Reaching a financially secure retirement in today’s economy can be challenging. Many people imagined they could rely on their 401(K) savings and their investment portfolio to finance retirement long enough to delay claiming Social Security and maximize benefits. Unfortunately, this financial plan is not panning out for many retirees. Funding retirements with investments can also be unpredictable during economic downturns. For individuals paying for retirement through withdrawals from their investment portfolios, one of the biggest risks is enduring a period of negative stock market returns in the early years of retirement.
According to the Motley Fool’s columnist Dan Caplinger, “The Average American Faces a $25,326 Retirement Shortfall. The biggest financial challenge workers face is how to make sure they save enough during their careers to cover their expected expenses in retirement.”1
The cost of healthcare in retirement can create major financial strife. Health issues cause some folks to have to retire early and begin taking Social Security sooner than expected to help pay for unexpected healthcare costs.
“About a quarter of recent retirees say their Social Security payment is less than they expected.

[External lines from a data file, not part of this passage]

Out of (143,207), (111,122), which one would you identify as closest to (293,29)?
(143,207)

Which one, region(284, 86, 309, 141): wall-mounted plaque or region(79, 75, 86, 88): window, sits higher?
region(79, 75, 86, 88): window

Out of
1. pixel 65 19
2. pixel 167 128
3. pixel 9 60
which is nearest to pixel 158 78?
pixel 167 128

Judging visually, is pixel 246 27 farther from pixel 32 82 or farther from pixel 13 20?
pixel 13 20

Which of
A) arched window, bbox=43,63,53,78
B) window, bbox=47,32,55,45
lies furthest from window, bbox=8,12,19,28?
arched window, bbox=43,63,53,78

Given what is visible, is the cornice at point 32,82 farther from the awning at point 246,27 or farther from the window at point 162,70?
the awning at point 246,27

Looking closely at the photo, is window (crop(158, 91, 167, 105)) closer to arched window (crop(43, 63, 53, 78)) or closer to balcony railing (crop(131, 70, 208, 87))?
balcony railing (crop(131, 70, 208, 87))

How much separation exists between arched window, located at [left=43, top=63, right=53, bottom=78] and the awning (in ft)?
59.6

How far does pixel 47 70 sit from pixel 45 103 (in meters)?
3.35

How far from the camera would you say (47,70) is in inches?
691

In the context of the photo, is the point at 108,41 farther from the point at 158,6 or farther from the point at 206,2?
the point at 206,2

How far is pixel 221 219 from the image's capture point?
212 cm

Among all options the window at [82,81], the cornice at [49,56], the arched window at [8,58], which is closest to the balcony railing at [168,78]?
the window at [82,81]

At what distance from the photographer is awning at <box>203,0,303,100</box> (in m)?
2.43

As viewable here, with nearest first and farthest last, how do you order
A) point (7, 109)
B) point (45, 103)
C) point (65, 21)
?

And an even larger group — one third — say health problems are interfering with their retirement. Healthcare costs tend to rise at a rate much higher than general inflation — while retirees receive only modest, inflation-based bumps in their annual Social Security payments. An average 66-year-old couple retiring this year will require 59% of their Social Security benefits to cover their total health care costs in retirement, according to Health View Services, a Danvers, Mass.-based company that provides retirement health care cost data and tools to financial advisors.”2
Running out of finances in retirement – especially due to early retirement and healthcare costs – can cause retirees to wonder how they will be able to comfortably support themselves. If you are one of the millions of people trying to make retirement work there may be a real solution for you. Just like your 401(k), annuities, and savings, home equity is a powerful financial tool that can greatly enhance your retirement funding plan.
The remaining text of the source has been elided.